▶ [Saved entries]
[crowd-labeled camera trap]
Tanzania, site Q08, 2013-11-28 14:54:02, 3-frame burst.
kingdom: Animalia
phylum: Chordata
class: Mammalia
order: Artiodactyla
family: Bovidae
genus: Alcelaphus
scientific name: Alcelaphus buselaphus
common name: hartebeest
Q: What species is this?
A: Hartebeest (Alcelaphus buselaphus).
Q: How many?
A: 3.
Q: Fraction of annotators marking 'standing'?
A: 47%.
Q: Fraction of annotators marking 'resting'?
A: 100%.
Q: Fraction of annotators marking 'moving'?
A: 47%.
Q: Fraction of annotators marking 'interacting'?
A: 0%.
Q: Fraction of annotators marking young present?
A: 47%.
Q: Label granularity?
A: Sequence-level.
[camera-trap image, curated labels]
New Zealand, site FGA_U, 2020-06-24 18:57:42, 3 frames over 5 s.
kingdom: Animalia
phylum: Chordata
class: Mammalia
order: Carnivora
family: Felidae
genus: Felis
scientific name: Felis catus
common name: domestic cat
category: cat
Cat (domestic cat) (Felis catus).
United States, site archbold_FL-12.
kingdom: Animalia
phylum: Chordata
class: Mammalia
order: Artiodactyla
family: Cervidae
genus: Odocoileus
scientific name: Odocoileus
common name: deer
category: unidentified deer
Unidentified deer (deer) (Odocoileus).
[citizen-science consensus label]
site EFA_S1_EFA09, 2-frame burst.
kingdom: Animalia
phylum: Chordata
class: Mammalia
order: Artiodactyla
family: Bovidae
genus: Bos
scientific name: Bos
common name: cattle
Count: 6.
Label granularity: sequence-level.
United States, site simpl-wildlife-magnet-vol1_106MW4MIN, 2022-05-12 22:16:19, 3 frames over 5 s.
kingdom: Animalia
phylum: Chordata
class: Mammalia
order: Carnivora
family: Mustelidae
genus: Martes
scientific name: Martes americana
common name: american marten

▶ [What is being asked] All of the entries must be written out exactly as they stand.

▶ [Solution to the problem]
[crowd-labeled camera trap]
Tanzania, site Q08, 2013-11-28 14:54:02, 3-frame burst.
kingdom: Animalia
phylum: Chordata
class: Mammalia
order: Artiodactyla
family: Bovidae
genus: Alcelaphus
scientific name: Alcelaphus buselaphus
common name: hartebeest
Q: What species is this?
A: Hartebeest (Alcelaphus buselaphus).
Q: How many?
A: 3.
Q: Fraction of annotators marking 'standing'?
A: 47%.
Q: Fraction of annotators marking 'resting'?
A: 100%.
Q: Fraction of annotators marking 'moving'?
A: 47%.
Q: Fraction of annotators marking 'interacting'?
A: 0%.
Q: Fraction of annotators marking young present?
A: 47%.
Q: Label granularity?
A: Sequence-level.
[camera-trap image, curated labels]
New Zealand, site FGA_U, 2020-06-24 18:57:42, 3 frames over 5 s.
kingdom: Animalia
phylum: Chordata
class: Mammalia
order: Carnivora
family: Felidae
genus: Felis
scientific name: Felis catus
common name: domestic cat
category: cat
Cat (domestic cat) (Felis catus).
United States, site archbold_FL-12.
kingdom: Animalia
phylum: Chordata
class: Mammalia
order: Artiodactyla
family: Cervidae
genus: Odocoileus
scientific name: Odocoileus
common name: deer
category: unidentified deer
Unidentified deer (deer) (Odocoileus).
[citizen-science consensus label]
site EFA_S1_EFA09, 2-frame burst.
kingdom: Animalia
phylum: Chordata
class: Mammalia
order: Artiodactyla
family: Bovidae
genus: Bos
scientific name: Bos
common name: cattle
Count: 6.
Label granularity: sequence-level.
United States, site simpl-wildlife-magnet-vol1_106MW4MIN, 2022-05-12 22:16:19, 3 frames over 5 s.
kingdom: Animalia
phylum: Chordata
class: Mammalia
order: Carnivora
family: Mustelidae
genus: Martes
scientific name: Martes americana
common name: american marten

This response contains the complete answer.